# 文档摘录
中册 4.2 定积分计算 第31题
📝 题目
31.证明下列结论.
(1)设 $f(x)$ 在 $\mathbf{R}$ 上有三阶连续导数,证明:
$$
f(x)-\left(f(0)+f^{\prime}(0) x+\frac{1}{2} f^{\prime \prime}(0) x^{2}\right)=\frac{1}{2} \int_{0}^{x} f^{\prime \prime \prime}(t)(x-t)^{2} \mathrm{~d} t .
$$
(2)设 $f(x)$ 在 $[a, b]$ 上二阶导函数连续,$\displaystyle c=\frac{a+b}{2}$ ,证明:
$$
\int_{a}^{b} f(x) \mathrm{d} x=(b-a) f(c)+\frac{1}{2} \int_{c}^{b}(b-x)^{2} f^{\prime \prime}(x) \mathrm{d} x+\frac{1}{2} \int_{a}^{c}(a-x)^{2} f^{\prime \prime}(x) \mathrm{d} x \text {. }
$$
(3)设 $f(x, y)$ 有处处连续的二阶偏导数,$f_{x}^{\prime}(0,0)=f_{y}^{\prime}(0,0)=f(0,0)=0$ .证明:
$$
f(x, y)=\int_{0}^{1}(1-t)\left(x^{2} f_{11}(t x, t y)+2 x y f_{12}(t x, t y)+y^{2} f_{22}(t x, t y)\right) \mathrm{d} t . }
$$
(4)设 $f(x)$ 在 $[a, b]$ 上二阶导函数连续.证明:
$$
\int_{a}^{b} f(x) \mathrm{d} x=(b-a) \frac{f(a)+f(b)}{2}+\frac{1}{2} \int_{c}^{b}(x-a)(x-b) f^{\prime \prime}(x) \mathrm{d} x \text {. }
$$
💡 答案解析
\section*{解题过程:}
利用分部积分法.
$$
\text { (1) } \begin{aligned}
\int_{0}^{x} f^{\prime \prime \prime}(t)(x-t)^{2} \mathrm{~d} t & =\int_{0}^{x}(x-t)^{2} \mathrm{~d} f^{\prime \prime}(t)=\left.(x-t)^{2} f^{\prime \prime}(t)\right|_{0} ^{x}-2 \int_{0}^{x} f^{\prime \prime}(t)(x-t) \mathrm{d} t \\
& =-x^{2} f^{\prime \prime}(0)-2 \int_{0}^{x}(x-t) \mathrm{d} f^{\prime}(t)=-x^{2} f^{\prime \prime}(0)-2\left[\left.(x-t) f^{\prime}(t)\right|_{0} ^{x}-\int_{0}^{x} f^{\prime}(t) \mathrm{d} t\right] \\
& =-x^{2} f^{\prime \prime}(0)-2 x f^{\prime}(0)+2 \int_{0}^{x} f^{\prime}(t) \mathrm{d} t=-x^{2} f^{\prime \prime}(0)-2 x f^{\prime}(0)+2 f(x)-2 f(0)

# 练习题目
• a. 判断下列关于上文定积分习题的说法是否与原文一致：(i) 第(1)小题要求 f(x) 在 R 上有三阶连续导数；(ii) 解题过程采用换元积分法；(iii) 第(2)小题中 c 取 a 与 b 的中点。每项回答"是"或"否"，并原样引用起决定作用的原文。
• b. 上文定积分习题的第(1)至(4)小题各自对函数的导数连续性提出了什么条件？请按小题逐一列出。

已保存数据条目:
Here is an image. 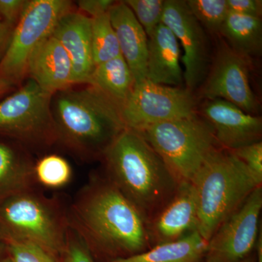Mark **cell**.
<instances>
[{"label": "cell", "instance_id": "cell-13", "mask_svg": "<svg viewBox=\"0 0 262 262\" xmlns=\"http://www.w3.org/2000/svg\"><path fill=\"white\" fill-rule=\"evenodd\" d=\"M202 113L222 149L233 151L261 141V117L246 113L228 101L208 100L203 104Z\"/></svg>", "mask_w": 262, "mask_h": 262}, {"label": "cell", "instance_id": "cell-4", "mask_svg": "<svg viewBox=\"0 0 262 262\" xmlns=\"http://www.w3.org/2000/svg\"><path fill=\"white\" fill-rule=\"evenodd\" d=\"M192 184L198 204L196 231L207 241L261 187L244 164L222 148L207 159Z\"/></svg>", "mask_w": 262, "mask_h": 262}, {"label": "cell", "instance_id": "cell-29", "mask_svg": "<svg viewBox=\"0 0 262 262\" xmlns=\"http://www.w3.org/2000/svg\"><path fill=\"white\" fill-rule=\"evenodd\" d=\"M232 153L248 168L258 185L262 183V142L253 143L234 149Z\"/></svg>", "mask_w": 262, "mask_h": 262}, {"label": "cell", "instance_id": "cell-21", "mask_svg": "<svg viewBox=\"0 0 262 262\" xmlns=\"http://www.w3.org/2000/svg\"><path fill=\"white\" fill-rule=\"evenodd\" d=\"M220 34L229 47L246 58L259 54L262 46V22L260 17L230 13L227 15Z\"/></svg>", "mask_w": 262, "mask_h": 262}, {"label": "cell", "instance_id": "cell-6", "mask_svg": "<svg viewBox=\"0 0 262 262\" xmlns=\"http://www.w3.org/2000/svg\"><path fill=\"white\" fill-rule=\"evenodd\" d=\"M139 133L159 155L179 184H192L207 159L222 148L210 124L198 115L155 124Z\"/></svg>", "mask_w": 262, "mask_h": 262}, {"label": "cell", "instance_id": "cell-12", "mask_svg": "<svg viewBox=\"0 0 262 262\" xmlns=\"http://www.w3.org/2000/svg\"><path fill=\"white\" fill-rule=\"evenodd\" d=\"M162 23L168 27L184 50V81L192 91L205 80L209 67L206 32L188 8L185 1L166 0Z\"/></svg>", "mask_w": 262, "mask_h": 262}, {"label": "cell", "instance_id": "cell-20", "mask_svg": "<svg viewBox=\"0 0 262 262\" xmlns=\"http://www.w3.org/2000/svg\"><path fill=\"white\" fill-rule=\"evenodd\" d=\"M87 84L121 108L132 92L134 80L121 56L96 66Z\"/></svg>", "mask_w": 262, "mask_h": 262}, {"label": "cell", "instance_id": "cell-11", "mask_svg": "<svg viewBox=\"0 0 262 262\" xmlns=\"http://www.w3.org/2000/svg\"><path fill=\"white\" fill-rule=\"evenodd\" d=\"M248 61L222 43L205 79L202 96L207 100H225L251 115L257 113L258 103L250 84Z\"/></svg>", "mask_w": 262, "mask_h": 262}, {"label": "cell", "instance_id": "cell-24", "mask_svg": "<svg viewBox=\"0 0 262 262\" xmlns=\"http://www.w3.org/2000/svg\"><path fill=\"white\" fill-rule=\"evenodd\" d=\"M72 176L70 163L59 155H47L34 165L36 182L51 189L67 185L70 182Z\"/></svg>", "mask_w": 262, "mask_h": 262}, {"label": "cell", "instance_id": "cell-35", "mask_svg": "<svg viewBox=\"0 0 262 262\" xmlns=\"http://www.w3.org/2000/svg\"><path fill=\"white\" fill-rule=\"evenodd\" d=\"M262 236L261 232L258 234L257 241H256V249H257V261L262 262Z\"/></svg>", "mask_w": 262, "mask_h": 262}, {"label": "cell", "instance_id": "cell-8", "mask_svg": "<svg viewBox=\"0 0 262 262\" xmlns=\"http://www.w3.org/2000/svg\"><path fill=\"white\" fill-rule=\"evenodd\" d=\"M120 112L125 127L138 132L155 124L198 115L196 98L190 90L155 84L147 79L134 84Z\"/></svg>", "mask_w": 262, "mask_h": 262}, {"label": "cell", "instance_id": "cell-15", "mask_svg": "<svg viewBox=\"0 0 262 262\" xmlns=\"http://www.w3.org/2000/svg\"><path fill=\"white\" fill-rule=\"evenodd\" d=\"M53 36L68 53L75 84L88 83L95 68L91 46V18L72 10L58 20Z\"/></svg>", "mask_w": 262, "mask_h": 262}, {"label": "cell", "instance_id": "cell-23", "mask_svg": "<svg viewBox=\"0 0 262 262\" xmlns=\"http://www.w3.org/2000/svg\"><path fill=\"white\" fill-rule=\"evenodd\" d=\"M91 46L95 67L122 56L108 13L91 18Z\"/></svg>", "mask_w": 262, "mask_h": 262}, {"label": "cell", "instance_id": "cell-19", "mask_svg": "<svg viewBox=\"0 0 262 262\" xmlns=\"http://www.w3.org/2000/svg\"><path fill=\"white\" fill-rule=\"evenodd\" d=\"M208 241L195 230L182 238L156 245L144 252L106 262H201Z\"/></svg>", "mask_w": 262, "mask_h": 262}, {"label": "cell", "instance_id": "cell-27", "mask_svg": "<svg viewBox=\"0 0 262 262\" xmlns=\"http://www.w3.org/2000/svg\"><path fill=\"white\" fill-rule=\"evenodd\" d=\"M7 255L13 262H59L44 248L29 243H5Z\"/></svg>", "mask_w": 262, "mask_h": 262}, {"label": "cell", "instance_id": "cell-37", "mask_svg": "<svg viewBox=\"0 0 262 262\" xmlns=\"http://www.w3.org/2000/svg\"><path fill=\"white\" fill-rule=\"evenodd\" d=\"M239 262H256L254 261V259H253V258L249 257V256H248L247 258H244V260H242V261Z\"/></svg>", "mask_w": 262, "mask_h": 262}, {"label": "cell", "instance_id": "cell-36", "mask_svg": "<svg viewBox=\"0 0 262 262\" xmlns=\"http://www.w3.org/2000/svg\"><path fill=\"white\" fill-rule=\"evenodd\" d=\"M6 256V246H5V243L0 239V262H3Z\"/></svg>", "mask_w": 262, "mask_h": 262}, {"label": "cell", "instance_id": "cell-17", "mask_svg": "<svg viewBox=\"0 0 262 262\" xmlns=\"http://www.w3.org/2000/svg\"><path fill=\"white\" fill-rule=\"evenodd\" d=\"M108 16L134 84L146 80L148 37L145 31L125 2L115 3L108 10Z\"/></svg>", "mask_w": 262, "mask_h": 262}, {"label": "cell", "instance_id": "cell-26", "mask_svg": "<svg viewBox=\"0 0 262 262\" xmlns=\"http://www.w3.org/2000/svg\"><path fill=\"white\" fill-rule=\"evenodd\" d=\"M135 15L147 37L162 23L163 0H127L124 1Z\"/></svg>", "mask_w": 262, "mask_h": 262}, {"label": "cell", "instance_id": "cell-22", "mask_svg": "<svg viewBox=\"0 0 262 262\" xmlns=\"http://www.w3.org/2000/svg\"><path fill=\"white\" fill-rule=\"evenodd\" d=\"M34 165L27 155L0 142V198L34 186Z\"/></svg>", "mask_w": 262, "mask_h": 262}, {"label": "cell", "instance_id": "cell-1", "mask_svg": "<svg viewBox=\"0 0 262 262\" xmlns=\"http://www.w3.org/2000/svg\"><path fill=\"white\" fill-rule=\"evenodd\" d=\"M68 217L93 254L108 256V261L149 248L145 220L107 178L91 179L76 198Z\"/></svg>", "mask_w": 262, "mask_h": 262}, {"label": "cell", "instance_id": "cell-2", "mask_svg": "<svg viewBox=\"0 0 262 262\" xmlns=\"http://www.w3.org/2000/svg\"><path fill=\"white\" fill-rule=\"evenodd\" d=\"M102 157L108 180L149 226L178 189L173 174L140 133L127 127Z\"/></svg>", "mask_w": 262, "mask_h": 262}, {"label": "cell", "instance_id": "cell-3", "mask_svg": "<svg viewBox=\"0 0 262 262\" xmlns=\"http://www.w3.org/2000/svg\"><path fill=\"white\" fill-rule=\"evenodd\" d=\"M51 112L56 140L82 158L102 157L125 128L120 108L89 86L53 95Z\"/></svg>", "mask_w": 262, "mask_h": 262}, {"label": "cell", "instance_id": "cell-34", "mask_svg": "<svg viewBox=\"0 0 262 262\" xmlns=\"http://www.w3.org/2000/svg\"><path fill=\"white\" fill-rule=\"evenodd\" d=\"M13 85V84L8 81L0 79V96L8 92Z\"/></svg>", "mask_w": 262, "mask_h": 262}, {"label": "cell", "instance_id": "cell-18", "mask_svg": "<svg viewBox=\"0 0 262 262\" xmlns=\"http://www.w3.org/2000/svg\"><path fill=\"white\" fill-rule=\"evenodd\" d=\"M178 39L165 24L148 37L146 79L153 83L181 87L184 77L180 66Z\"/></svg>", "mask_w": 262, "mask_h": 262}, {"label": "cell", "instance_id": "cell-9", "mask_svg": "<svg viewBox=\"0 0 262 262\" xmlns=\"http://www.w3.org/2000/svg\"><path fill=\"white\" fill-rule=\"evenodd\" d=\"M53 95L30 79L0 102V133L31 144L56 140L51 112Z\"/></svg>", "mask_w": 262, "mask_h": 262}, {"label": "cell", "instance_id": "cell-31", "mask_svg": "<svg viewBox=\"0 0 262 262\" xmlns=\"http://www.w3.org/2000/svg\"><path fill=\"white\" fill-rule=\"evenodd\" d=\"M227 3L230 13L261 18V0H227Z\"/></svg>", "mask_w": 262, "mask_h": 262}, {"label": "cell", "instance_id": "cell-30", "mask_svg": "<svg viewBox=\"0 0 262 262\" xmlns=\"http://www.w3.org/2000/svg\"><path fill=\"white\" fill-rule=\"evenodd\" d=\"M27 3L24 0H0V16L14 28Z\"/></svg>", "mask_w": 262, "mask_h": 262}, {"label": "cell", "instance_id": "cell-7", "mask_svg": "<svg viewBox=\"0 0 262 262\" xmlns=\"http://www.w3.org/2000/svg\"><path fill=\"white\" fill-rule=\"evenodd\" d=\"M71 6V2L65 0L27 1L0 61V79L12 84L21 82L31 55L52 35L58 20L70 11Z\"/></svg>", "mask_w": 262, "mask_h": 262}, {"label": "cell", "instance_id": "cell-16", "mask_svg": "<svg viewBox=\"0 0 262 262\" xmlns=\"http://www.w3.org/2000/svg\"><path fill=\"white\" fill-rule=\"evenodd\" d=\"M27 74L41 89L52 95L75 84L70 56L53 35L33 52L27 65Z\"/></svg>", "mask_w": 262, "mask_h": 262}, {"label": "cell", "instance_id": "cell-5", "mask_svg": "<svg viewBox=\"0 0 262 262\" xmlns=\"http://www.w3.org/2000/svg\"><path fill=\"white\" fill-rule=\"evenodd\" d=\"M68 213L33 187L0 198V239L37 245L58 258L67 243Z\"/></svg>", "mask_w": 262, "mask_h": 262}, {"label": "cell", "instance_id": "cell-38", "mask_svg": "<svg viewBox=\"0 0 262 262\" xmlns=\"http://www.w3.org/2000/svg\"><path fill=\"white\" fill-rule=\"evenodd\" d=\"M3 262H13V261H12V260L10 259V258L9 257V256H8V255H7L6 257H5V259L3 260Z\"/></svg>", "mask_w": 262, "mask_h": 262}, {"label": "cell", "instance_id": "cell-25", "mask_svg": "<svg viewBox=\"0 0 262 262\" xmlns=\"http://www.w3.org/2000/svg\"><path fill=\"white\" fill-rule=\"evenodd\" d=\"M185 2L188 8L202 27L211 33H220L229 13L227 0H188Z\"/></svg>", "mask_w": 262, "mask_h": 262}, {"label": "cell", "instance_id": "cell-14", "mask_svg": "<svg viewBox=\"0 0 262 262\" xmlns=\"http://www.w3.org/2000/svg\"><path fill=\"white\" fill-rule=\"evenodd\" d=\"M198 204L190 183L179 184L166 206L150 222V238L157 245L177 241L196 230Z\"/></svg>", "mask_w": 262, "mask_h": 262}, {"label": "cell", "instance_id": "cell-10", "mask_svg": "<svg viewBox=\"0 0 262 262\" xmlns=\"http://www.w3.org/2000/svg\"><path fill=\"white\" fill-rule=\"evenodd\" d=\"M261 208V186L215 231L208 241L204 262H239L247 258L259 234Z\"/></svg>", "mask_w": 262, "mask_h": 262}, {"label": "cell", "instance_id": "cell-32", "mask_svg": "<svg viewBox=\"0 0 262 262\" xmlns=\"http://www.w3.org/2000/svg\"><path fill=\"white\" fill-rule=\"evenodd\" d=\"M115 3V2L112 0H81L77 2L80 10L91 18L108 13Z\"/></svg>", "mask_w": 262, "mask_h": 262}, {"label": "cell", "instance_id": "cell-33", "mask_svg": "<svg viewBox=\"0 0 262 262\" xmlns=\"http://www.w3.org/2000/svg\"><path fill=\"white\" fill-rule=\"evenodd\" d=\"M13 29L0 16V61L9 45Z\"/></svg>", "mask_w": 262, "mask_h": 262}, {"label": "cell", "instance_id": "cell-28", "mask_svg": "<svg viewBox=\"0 0 262 262\" xmlns=\"http://www.w3.org/2000/svg\"><path fill=\"white\" fill-rule=\"evenodd\" d=\"M59 262H96L94 255L85 241L70 224Z\"/></svg>", "mask_w": 262, "mask_h": 262}]
</instances>
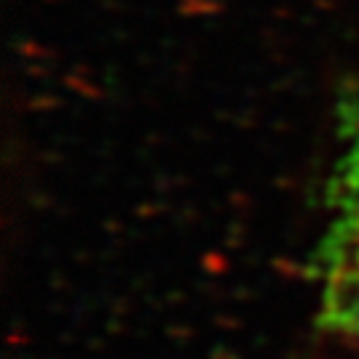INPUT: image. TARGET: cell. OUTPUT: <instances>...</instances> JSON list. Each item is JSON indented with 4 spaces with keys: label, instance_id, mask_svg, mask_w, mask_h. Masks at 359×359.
<instances>
[{
    "label": "cell",
    "instance_id": "cell-1",
    "mask_svg": "<svg viewBox=\"0 0 359 359\" xmlns=\"http://www.w3.org/2000/svg\"><path fill=\"white\" fill-rule=\"evenodd\" d=\"M314 264L322 325L359 344V86L344 90L335 107L333 163Z\"/></svg>",
    "mask_w": 359,
    "mask_h": 359
}]
</instances>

# 参考答案
• a.
(i) 是："(1)设 $f(x)$ 在 $\mathbf{R}$ 上有三阶连续导数"
(ii) 否："利用分部积分法."
(iii) 是："$\displaystyle c=\frac{a+b}{2}$"

• b.
(1) $f(x)$ 在 $\mathbf{R}$ 上有三阶连续导数
(2) $f(x)$ 在 $[a, b]$ 上二阶导函数连续
(3) $f(x, y)$ 有处处连续的二阶偏导数
(4) $f(x)$ 在 $[a, b]$ 上二阶导函数连续